Carnegary, who sells New York memorabilia to tourists in Lower Manhattan on the weekends, was on his way downtown with a friend early Sunday morning, when the group boarded the train at 28th Street.
"They were being rowdy. They were very loud, very obnoxious," said Carnegary, who is trying to earn enough money to move with his wife out of a homeless shelter.
The trouble began, he said, when one of the women overheard him make a sarcastic comment to his friend about how loud the group was.
"They informed me that 'you're an old man, we're gonna beat you down,'" Carnegary said.
One of the women pulled a butterfly knife and started swinging at him.
"My whole focus was on that knife itself because she was lunging at me several times until I finally ran out of space," said Carnegary, who didn't even realize at first that he had been stabbed in his left shoulder.
When Carnegary realized he was bleeding he rushed off the train at Union Square and was taken to Bellevue Hospital, where he received seven stitches to close his wound.
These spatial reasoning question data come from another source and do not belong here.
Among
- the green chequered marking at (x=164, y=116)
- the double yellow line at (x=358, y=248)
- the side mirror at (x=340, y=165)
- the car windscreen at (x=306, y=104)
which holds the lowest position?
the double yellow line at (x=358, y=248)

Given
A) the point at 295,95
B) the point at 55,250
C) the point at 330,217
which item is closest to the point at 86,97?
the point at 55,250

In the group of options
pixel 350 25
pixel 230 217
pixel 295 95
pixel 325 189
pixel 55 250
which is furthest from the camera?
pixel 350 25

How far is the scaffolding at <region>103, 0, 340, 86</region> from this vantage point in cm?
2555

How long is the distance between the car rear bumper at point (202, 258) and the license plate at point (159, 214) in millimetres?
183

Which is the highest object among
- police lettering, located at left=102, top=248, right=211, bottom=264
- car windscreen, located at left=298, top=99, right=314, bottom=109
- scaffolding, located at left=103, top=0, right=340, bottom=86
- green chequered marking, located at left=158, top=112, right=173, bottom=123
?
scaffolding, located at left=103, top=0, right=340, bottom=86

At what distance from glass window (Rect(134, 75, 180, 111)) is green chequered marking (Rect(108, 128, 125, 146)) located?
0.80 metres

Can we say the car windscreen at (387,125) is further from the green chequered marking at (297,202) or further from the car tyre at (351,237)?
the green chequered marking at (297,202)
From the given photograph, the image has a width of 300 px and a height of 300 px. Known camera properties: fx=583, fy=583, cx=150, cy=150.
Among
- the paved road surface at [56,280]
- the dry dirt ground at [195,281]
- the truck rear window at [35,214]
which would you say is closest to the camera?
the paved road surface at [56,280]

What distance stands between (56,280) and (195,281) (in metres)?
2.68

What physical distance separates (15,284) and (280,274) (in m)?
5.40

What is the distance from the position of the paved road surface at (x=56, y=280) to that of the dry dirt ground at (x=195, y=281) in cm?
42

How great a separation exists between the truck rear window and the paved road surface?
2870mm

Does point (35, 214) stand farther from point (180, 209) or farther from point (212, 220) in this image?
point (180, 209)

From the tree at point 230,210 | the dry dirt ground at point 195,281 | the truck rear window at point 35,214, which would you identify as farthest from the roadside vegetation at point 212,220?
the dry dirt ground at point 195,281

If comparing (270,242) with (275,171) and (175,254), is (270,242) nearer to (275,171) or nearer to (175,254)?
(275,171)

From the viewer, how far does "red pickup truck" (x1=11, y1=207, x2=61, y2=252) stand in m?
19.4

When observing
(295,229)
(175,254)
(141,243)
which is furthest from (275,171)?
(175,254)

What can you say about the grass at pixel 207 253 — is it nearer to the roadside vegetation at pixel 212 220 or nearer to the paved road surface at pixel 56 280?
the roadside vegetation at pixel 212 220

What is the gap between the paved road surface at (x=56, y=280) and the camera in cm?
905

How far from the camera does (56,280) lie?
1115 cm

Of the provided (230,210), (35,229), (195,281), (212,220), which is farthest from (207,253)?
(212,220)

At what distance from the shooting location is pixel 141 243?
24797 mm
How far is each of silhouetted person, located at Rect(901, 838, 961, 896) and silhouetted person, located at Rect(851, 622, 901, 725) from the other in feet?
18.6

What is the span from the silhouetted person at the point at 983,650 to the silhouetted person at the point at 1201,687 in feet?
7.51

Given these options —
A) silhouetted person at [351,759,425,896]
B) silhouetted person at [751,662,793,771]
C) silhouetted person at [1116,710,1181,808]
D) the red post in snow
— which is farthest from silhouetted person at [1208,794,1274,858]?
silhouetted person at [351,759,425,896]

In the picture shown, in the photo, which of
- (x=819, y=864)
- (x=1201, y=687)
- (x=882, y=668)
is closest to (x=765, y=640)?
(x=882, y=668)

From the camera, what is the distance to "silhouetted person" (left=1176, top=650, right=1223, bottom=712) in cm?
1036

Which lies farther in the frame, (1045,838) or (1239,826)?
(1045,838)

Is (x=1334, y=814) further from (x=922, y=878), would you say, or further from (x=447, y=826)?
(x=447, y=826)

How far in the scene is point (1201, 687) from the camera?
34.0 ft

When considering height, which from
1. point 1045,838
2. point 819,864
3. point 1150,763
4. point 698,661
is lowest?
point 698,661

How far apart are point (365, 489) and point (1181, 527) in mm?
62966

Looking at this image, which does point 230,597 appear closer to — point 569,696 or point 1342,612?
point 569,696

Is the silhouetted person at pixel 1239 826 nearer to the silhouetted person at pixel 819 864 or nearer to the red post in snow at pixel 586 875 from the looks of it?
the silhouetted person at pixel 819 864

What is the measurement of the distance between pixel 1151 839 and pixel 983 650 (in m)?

The group of young women, whose ages ranged from 15 to 20, were taken into police custody minutes after exiting the train at 23rd Street.
The alleged slasher, Starmeik Driggins, 19, was charged Monday with assault and other counts. Four other teenage women and girls face attempted assault and other charges. Two others are not being charged, and another is being prosecuted as a juvenile.
A judge set bail ranging from $500 for some of the teens to $15,000 for Driggins.
Driggins' lawyer said Carnegary kicked Driggins' girlfriend in the stomach, and Driggins tried to help her. The attorney, Ikiesha Al-Shabazz, said the scene was "bedlam."
While his physical pain has started to subside, Carnegary, who already suffers from post-traumatic stress disorder, worries about the long-term emotional pain he may suffer as a result of this attack.
"It's not immediate, but it may happen down the line. I'm not sure," he said.